# Where to meet new people in Cork



## callm (20 May 2011)

Hi,

I recently moved to Cork with my wife who is from Cork. I'd love to make some new friends in Cork that are not just my wifes friends or just through work. Am 30 and not really a sporty guy so joining a team is probably a no go. Are there any other things to do in Cork that people might know of?


----------



## Leper (20 May 2011)

I know that whenever we changed location the first thing I did on arrival was join the local GAA club.

I know you are no sporty, so look to other clubs e.g Toastmasters, Walking clubs etc.


----------



## silverwake (21 May 2011)

You don't happen to play drums, or guitar, or sing decently... do you?


----------



## Complainer (21 May 2011)

Start volunteering; http://www.boards.ie/vbulletin/showthread.php?t=2056244253


----------



## overdraftman (23 May 2011)

You don't need to be sporty to join Tag Rugby and it's def the best way to meet new ppl.

I lived there two years ago and found it difficult to meet new people. Photography classes or less intensive night classes are great as there's more conversation involved.


----------



## mradaly01 (23 May 2011)

Also, sporty - but not too much so... Softball (think rounders meets baseball) - people with different backgrounds / ages (mid 20's to mid 30's) on a Tuesday night at 7pm - UCC Farm in Bishopstown... open to men & women... all standards... runs for the summer season - just started, and accepting new people throughout the first few weeks...If you are interested, send me a p.m.


----------



## porridge (23 May 2011)

Cork is a very strong area for Macra Clubs, my husband (32) and I (28) are both members. We have made some great friends through Macra. 

We started by going to the social events e.g cinema nights, parties, dinner dances etc. And when we felt more comfortable, we got involved in the sports and competitions e.g tag rugby, drama, 5 a side soccer etc.


----------



## Superman (24 May 2011)

There is a big thing for dance in Cork at the moment - salsa etc.

== WHAT YOU SHOULD DO ==
Please answer these from the thread on meeting new people in Cork:
(a) How old is the person who started the thread?
(b) On what night and at what time is the softball played?
(c) What clubs does porridge call Cork a very strong area for?
The material has no connection to the thread above.

== AVAILABLE DATA ==

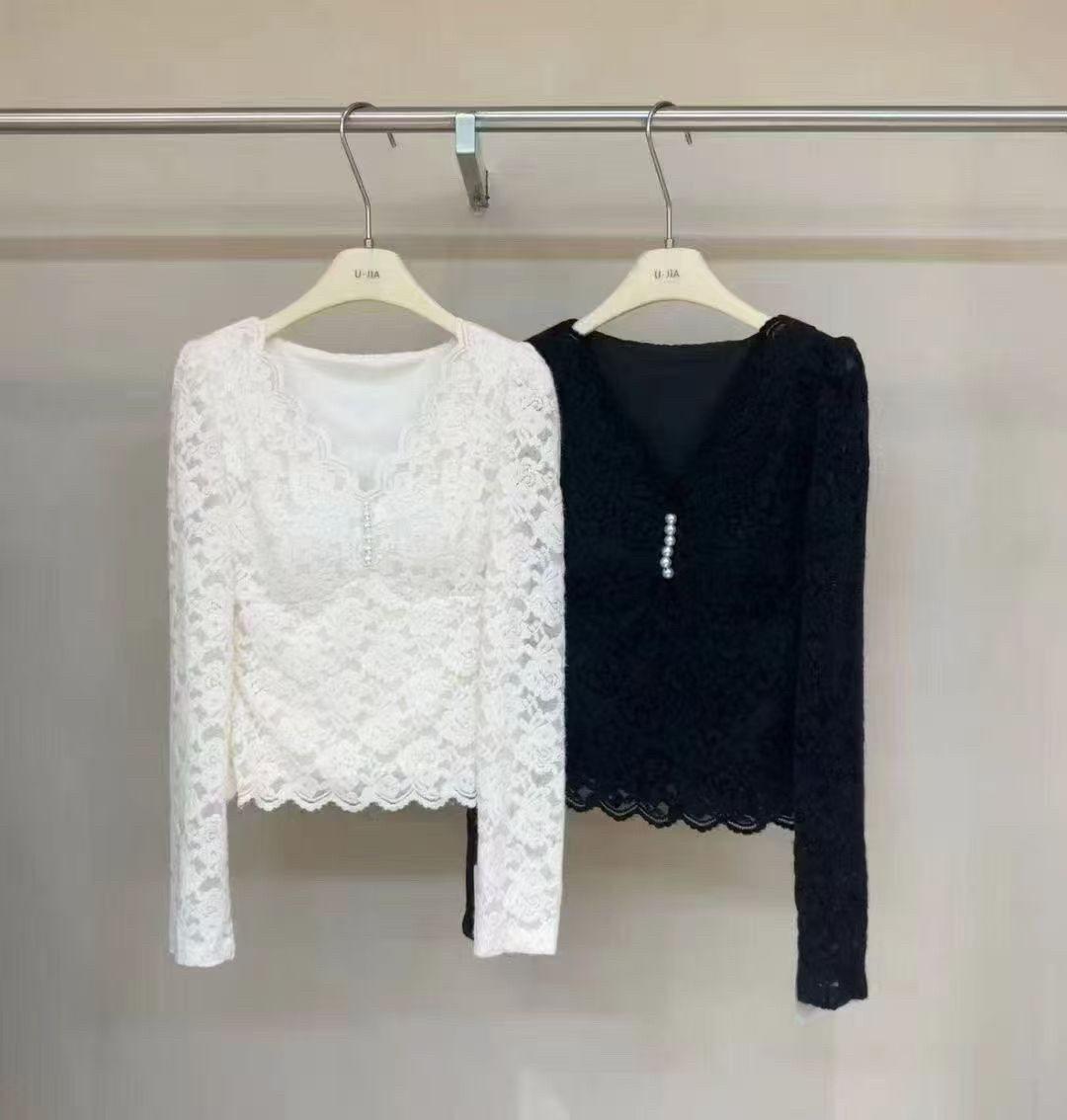 女装直播间[19-39]集合链接下单备注编码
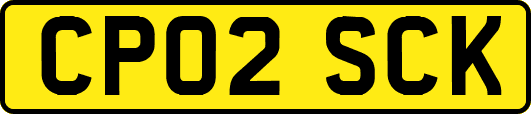 CP02SCK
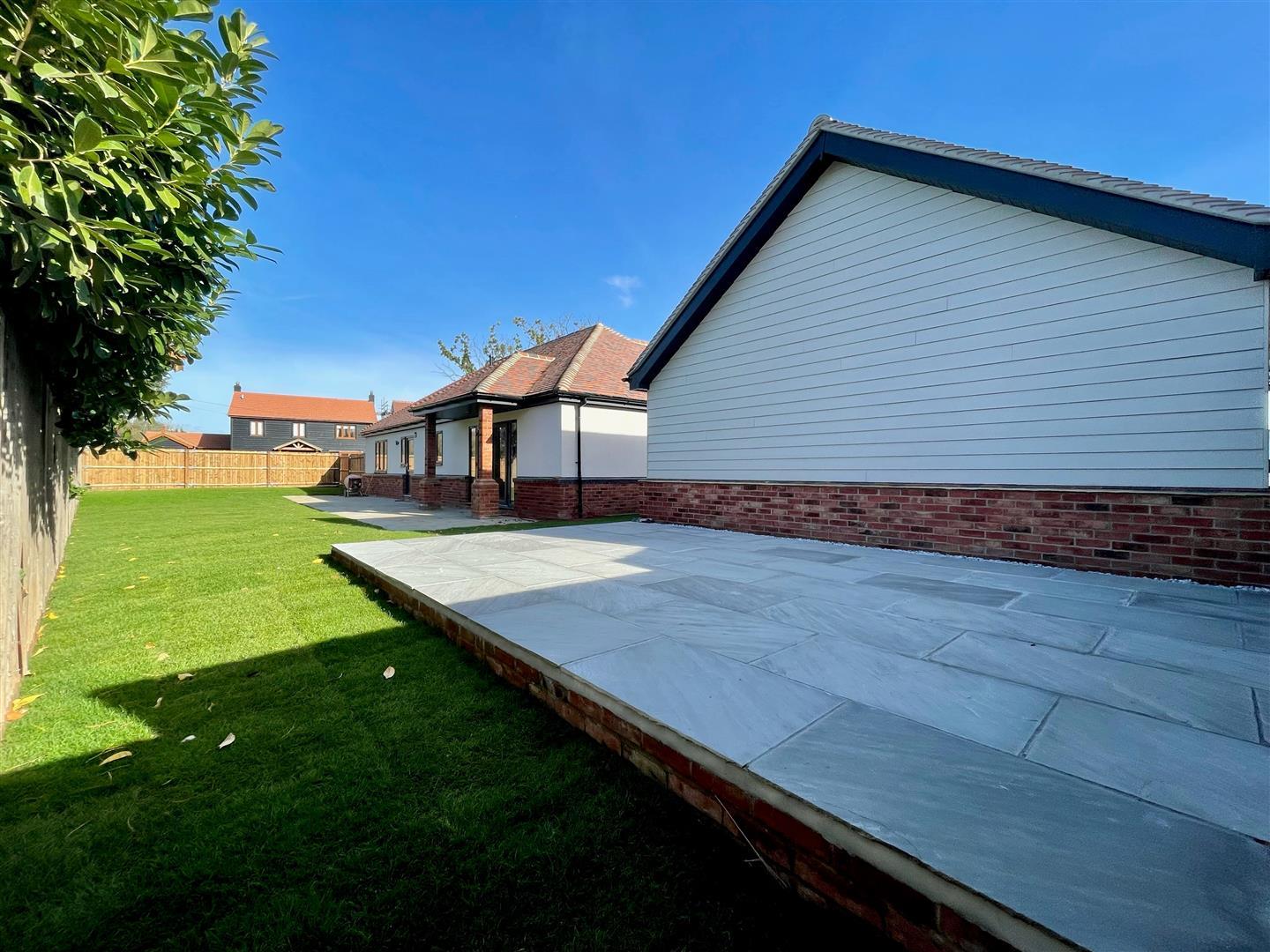 Property Image 227f8796-131d-486c-9c15-e3cd27d6411c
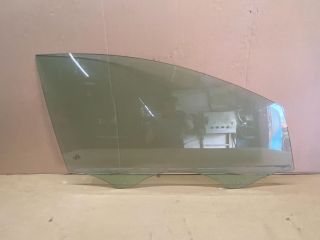 bontott AUDI Q7 Jobb első Ablak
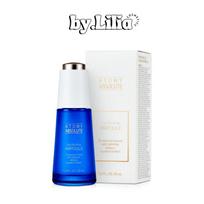 Atomy Absolute Selective Ampulė 40ml 3ea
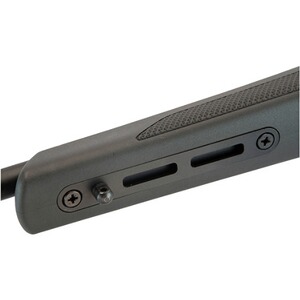 Carabine à répétition Rover Hunter G2, Mercury hunting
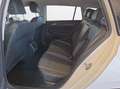 Volkswagen Golf Variant 1.5 eTSI DSG Goal Blanc - thumbnail 12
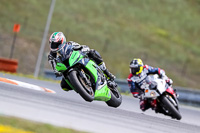 15-to-17th-july-2013;Brno;event-digital-images;motorbikes;no-limits;peter-wileman-photography;trackday;trackday-digital-images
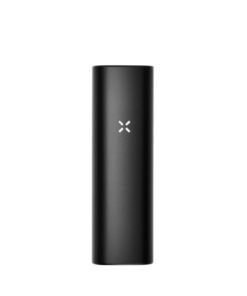 PAX PLUS VAPORIZER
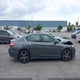 1HGCR2F63GA178744 2016 Honda Accord Sport auction photo thumbnail 13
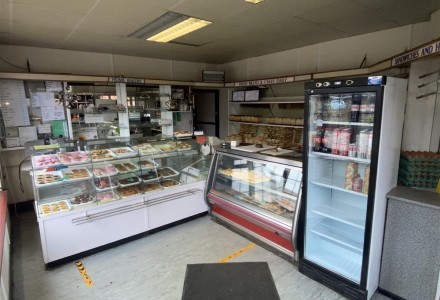 vacant-unit-former-bakers-and-confectionery-premis-590502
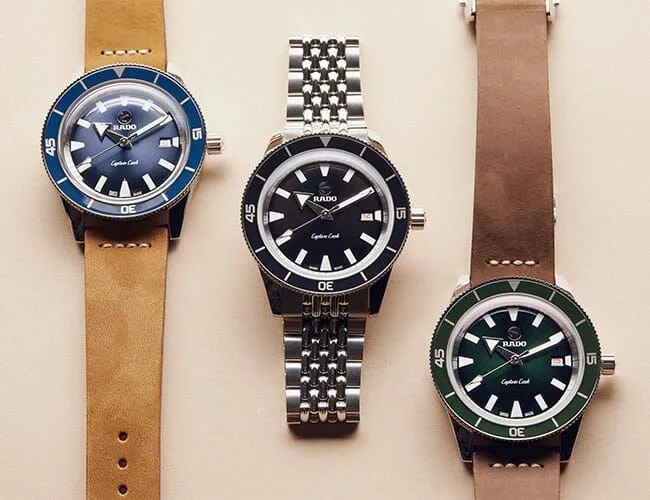 Rado-Editors-Picks-Gear-Patrol-Feature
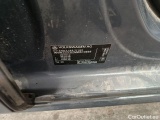  Volkswagen  Golf  Volkswagen Variant VIII 2.0 TDI 85kW DSG Life 5d #19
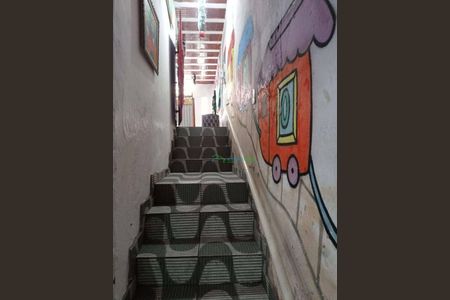 8_photo/94cf01a5b7.7e2ea02b9085bf9d-ATLAS-8c0c70d9-60d1-46a3-8dcd-0d0d5a8cc5a3.jpg de casa à venda com 5 quartos, 240m² em Cidade Ariston Estela Azevedo, Carapicuíba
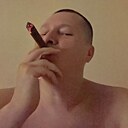Андрей, 42 года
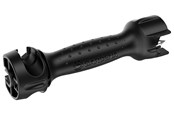 Podlewanie ogrodu - Gardena Assembly Tool - 13313-20
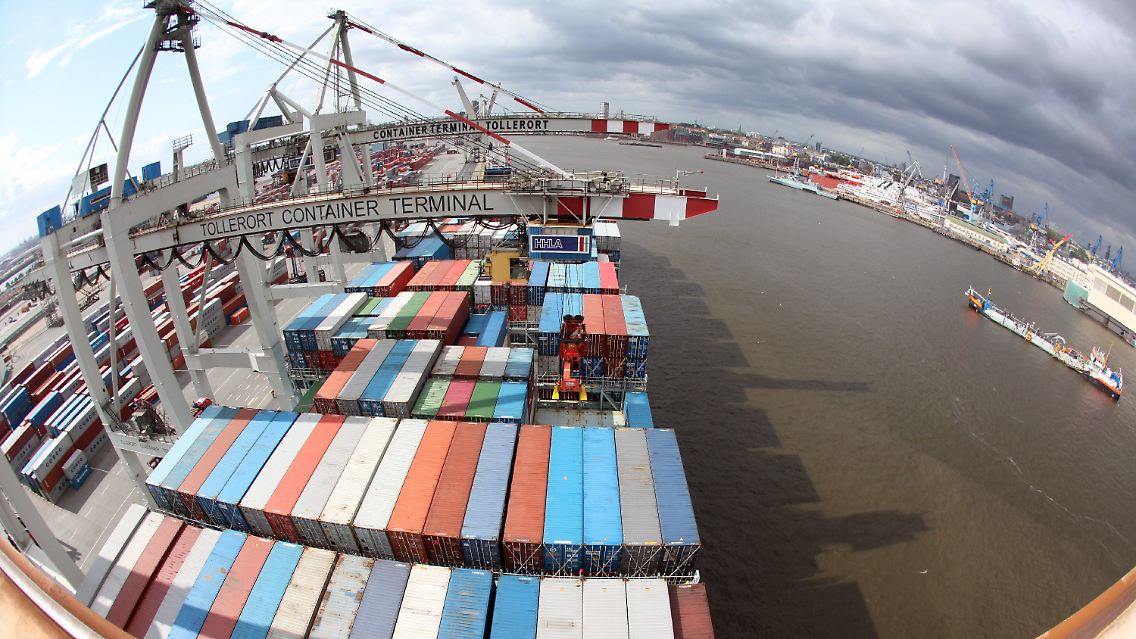 Hamburg_Hafen.jpg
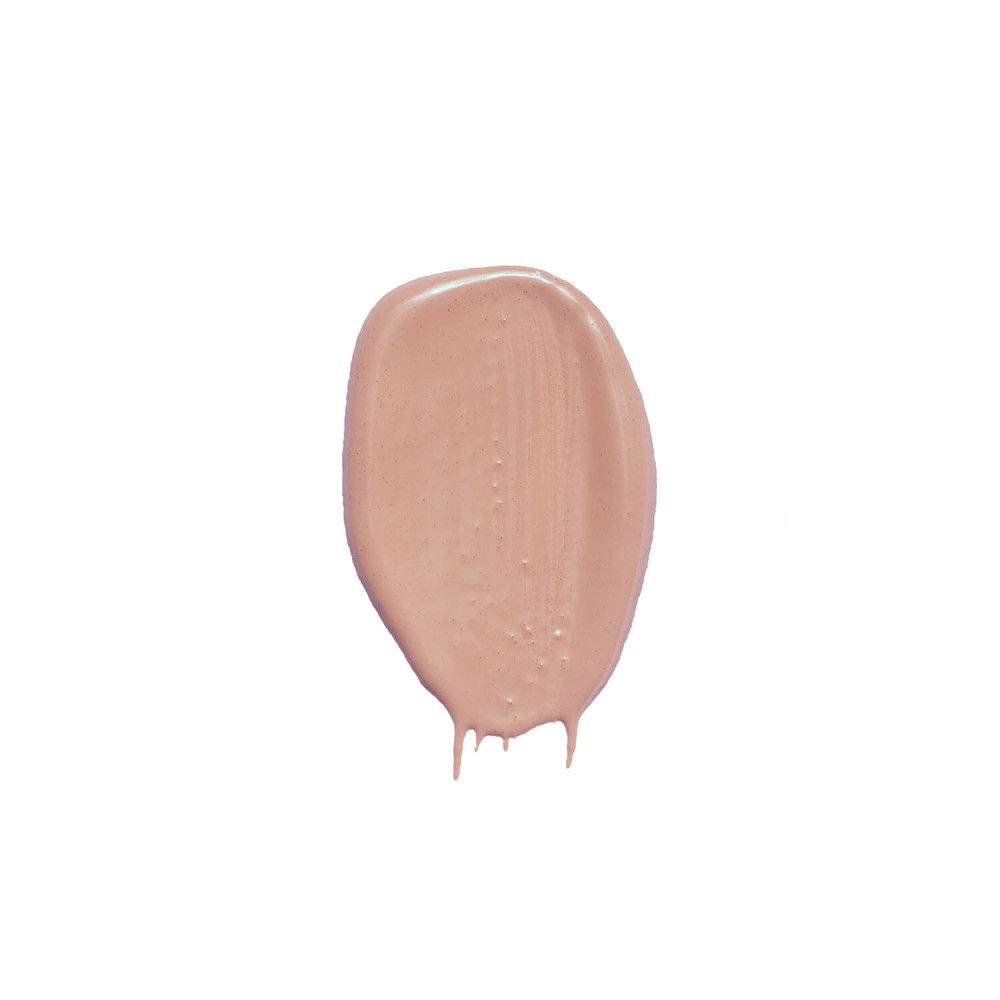 NUDE SKIN Normal to Combination Skin 101 30ml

== RESULT OF THIS EXERCISE ==
(a) 30
(b) Tuesday night at 7pm
(c) Macra Clubs